Er wordt algemeen aangenomen dat kleine pensioenfondsen minder goed presteren dan hun ‘grote broers’. Niets is echter minder waar: in de huidige kredietcrisis doen de kleintjes het juist stukken beter dan ’s lands grootste pensioenfondsen. Dat stelt Lodewijk van Pol, van vermogensbeheerder Lombard Odier.

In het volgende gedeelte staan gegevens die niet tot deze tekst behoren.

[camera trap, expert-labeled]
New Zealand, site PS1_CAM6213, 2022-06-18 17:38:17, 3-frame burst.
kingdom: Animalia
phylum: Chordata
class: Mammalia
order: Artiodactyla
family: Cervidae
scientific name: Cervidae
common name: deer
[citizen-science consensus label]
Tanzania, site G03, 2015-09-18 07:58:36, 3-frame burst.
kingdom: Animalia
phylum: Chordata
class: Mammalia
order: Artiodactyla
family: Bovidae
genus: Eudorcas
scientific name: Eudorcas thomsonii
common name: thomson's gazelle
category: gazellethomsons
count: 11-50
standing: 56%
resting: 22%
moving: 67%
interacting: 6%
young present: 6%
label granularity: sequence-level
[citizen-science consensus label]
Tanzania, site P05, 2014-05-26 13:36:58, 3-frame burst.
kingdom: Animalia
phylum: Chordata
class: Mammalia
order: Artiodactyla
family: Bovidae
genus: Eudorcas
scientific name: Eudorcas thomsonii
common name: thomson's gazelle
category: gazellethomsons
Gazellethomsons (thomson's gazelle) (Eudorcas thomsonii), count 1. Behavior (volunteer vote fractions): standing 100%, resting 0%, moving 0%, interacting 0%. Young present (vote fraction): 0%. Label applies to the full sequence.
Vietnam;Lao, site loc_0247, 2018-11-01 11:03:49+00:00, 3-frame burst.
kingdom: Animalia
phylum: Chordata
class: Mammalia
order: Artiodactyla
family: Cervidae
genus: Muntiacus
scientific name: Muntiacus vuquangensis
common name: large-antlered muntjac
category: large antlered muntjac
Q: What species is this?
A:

“We hebben een steekproef gedaan op basis van data van Bureau Bosch, om te zien hoe de dekkingsgraadontwikkeling zich verhoudt tot de omvang van het pensioenvermogen,” zegt Van Pol. “Die correlatie blijkt negatief te zijn.”
Kleintjes presteren beter
De steekproef betrof de tien grootste fondsen en een uiteenlopende groep van zeer kleine, kleine en middelgrote fondsen. “De top 5 pensioenfondsen is goed voor 55% van het totaal beheerd pensioenvermogen in Nederland, maar had in 2008 een verlies van 60% op de dekkingsgraad. Bij alle overige pensioenfondsen was het gemiddelde verlies 42%,” aldus Van Pol.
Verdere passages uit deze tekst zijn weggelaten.